The following parameters in garnet/flexible-pipeline/GarnetNetwork.py are only valid for flexible-pipeline:
- buffer_size: Size of buffers per VC. A value of 0 implies infinite buffering.
- number_of_pipe_stages: number of pipeline stages in each router in the flexible-pipeline model. Default is 4.
- Additional features
- Routing: Currently, garnet only models deterministic routing using the routing tables described earlier.
- Modeling variable link bandwidth: The bandwidth_factor specifies the link bandwidth as the number of bytes per cycle per network link. ni_flit_size has to be same as this value. Links which have low bandwidth can be modeled by specifying a longer latency across them in the topology file (as explained earlier).
- Multicast messages: The network modeled does not have hardware multi-cast support within the network.
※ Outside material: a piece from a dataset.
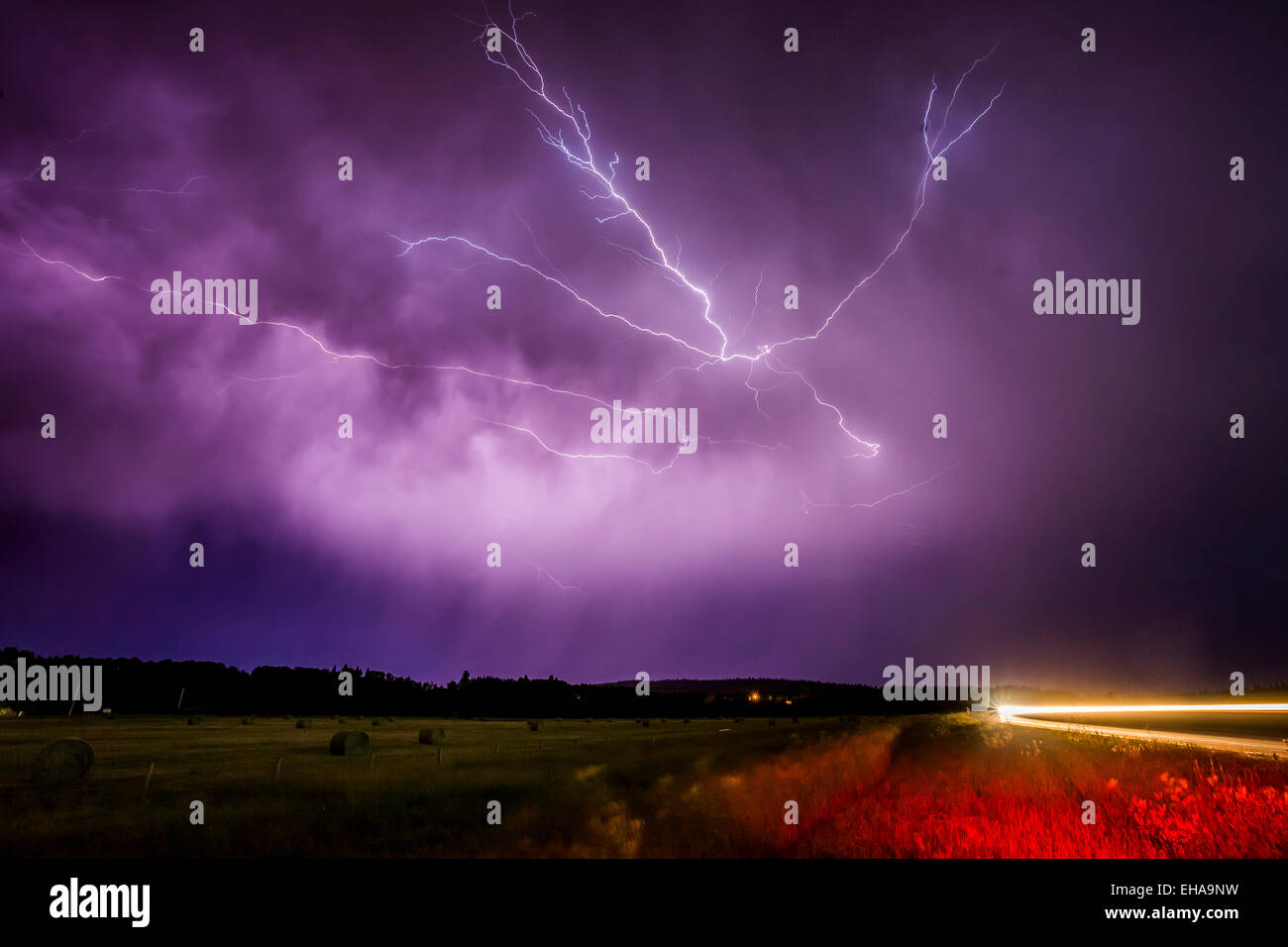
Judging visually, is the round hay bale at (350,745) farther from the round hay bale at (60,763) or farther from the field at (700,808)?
the round hay bale at (60,763)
A multi-cast message gets broken into multiple uni-cast messages at the interface to the network.
- Garnet fixed-pipeline network
The garnet fixed-pipeline models a classic 5-stage Virtual Channel router. The 5-stages are:
- Buffer Write (BW) + Route Compute (RC): The incoming flit gets buffered and computes its output port.
- VC Allocation (VA): All buffered flits allocate for VCs at the next routers. [The allocation occurs in a separable manner: First, each input VC chooses one output VC, choosing input arbiters, and places a request for it. Then, each output VC breaks conflicts via output arbiters]. All arbiters in ordered virtual networks are queueing to maintain point-to-point ordering. All other arbiters are round-robin.
- Switch Allocation (SA): All buffered flits try to reserve the switch ports for the next cycle. [The allocation occurs in a separable manner: First, each input chooses one input VC, using input arbiters, which places a switch request. Then, each output port breaks conflicts via output arbiters]. All arbiters in ordered virtual networks are queueing to maintain point-to-point ordering. All other arbiters are round-robin.
- Switch Traversal (ST): Flits that won SA traverse the crossbar switch.
- Link Traversal (LT): Flits from the crossbar traverse links to reach the next routers.
The flow-control implemented is credit-based.
- Garnet flexible-pipeline network
The garnet flexible-pipeline model should be used when one desires a router pipeline different than 5 stages (the 5 stages include the link traversal stage). All the components of a router (buffers, VC and switch allocators, switch etc) are modeled similar to the fixed-pipeline design, but the pipeline depth is not modeled, and comes as an input parameter number_of_pipe_stages. The flow-control is implemented by monitoring the availability of buffers at each output port before sending.